___ Vorliegender Text ___
Seit dem 1. November 2011 werden die 1&1 DSL und Mobilfunktarife von der 1&1 Telecom GmbH vertrieben. Bis dahin war der offizielle Vertragspartner die 1&1 Internet AG. Viele Kunden fragten sich daraufhin, ob aufgrund der 1&1 Umfirmierung ein Sonderkündigungsrecht besteht. Der Anbieter selbst verneint dies. Um die Frage zu nach einem resultierendem Sonderkündigungsrecht von einer unabhängigen Instanz beantworten zu lassen haben wir Rechtsanwalt Paul Raum um seine Meinung zum vorliegenden Fall gebeten. Seiner Auffassung nach besteht wegen der Umfirmierung für Kunden wohl kein Sonderkündigungsrecht.
Rechtsanwalt Paul Raum zum aktuellen Fall
Zunächst muss klar unterschieden werden, ob es sich um eine „Umfirmierung“ im Sinne einer identitätswahrenden Umwandlung oder Neubenennung einer Firma oder um einen tatsächlichen Wechsel des Schuldners handelt. Der BGH entschied hierzu in der jüngeren Vergangenheit, dass sich bei bloßer identitätswahrender Umwandlung (Rechtsformwechsel) einer Gesellschaft an den Vertragspartnern nichts ändert. Eine Kündigung gemäß § 314 BGB wäre daher ausgeschlossen. Bei bloßer Namensänderung wäre dies wohl ebenso zu beurteilen.
___
### [Aufgabe]
Gib den Abschnitt aus dem Text zur 1&1-Umfirmierung wortgetreu wieder, beginnend bei „Rechtsanwalt Paul Raum zum“ und endend bei „ebenso zu beurteilen.“. Die Liste wird hier nicht gebraucht.
___ Vorgegebene Daten ___
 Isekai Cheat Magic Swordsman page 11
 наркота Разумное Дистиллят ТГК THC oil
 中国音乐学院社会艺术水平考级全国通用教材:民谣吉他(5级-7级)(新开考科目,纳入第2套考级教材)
___
### [Lösung]
Rechtsanwalt Paul Raum zum aktuellen Fall
Zunächst muss klar unterschieden werden, ob es sich um eine „Umfirmierung“ im Sinne einer identitätswahrenden Umwandlung oder Neubenennung einer Firma oder um einen tatsächlichen Wechsel des Schuldners handelt. Der BGH entschied hierzu in der jüngeren Vergangenheit, dass sich bei bloßer identitätswahrender Umwandlung (Rechtsformwechsel) einer Gesellschaft an den Vertragspartnern nichts ändert. Eine Kündigung gemäß § 314 BGB wäre daher ausgeschlossen. Bei bloßer Namensänderung wäre dies wohl ebenso zu beurteilen.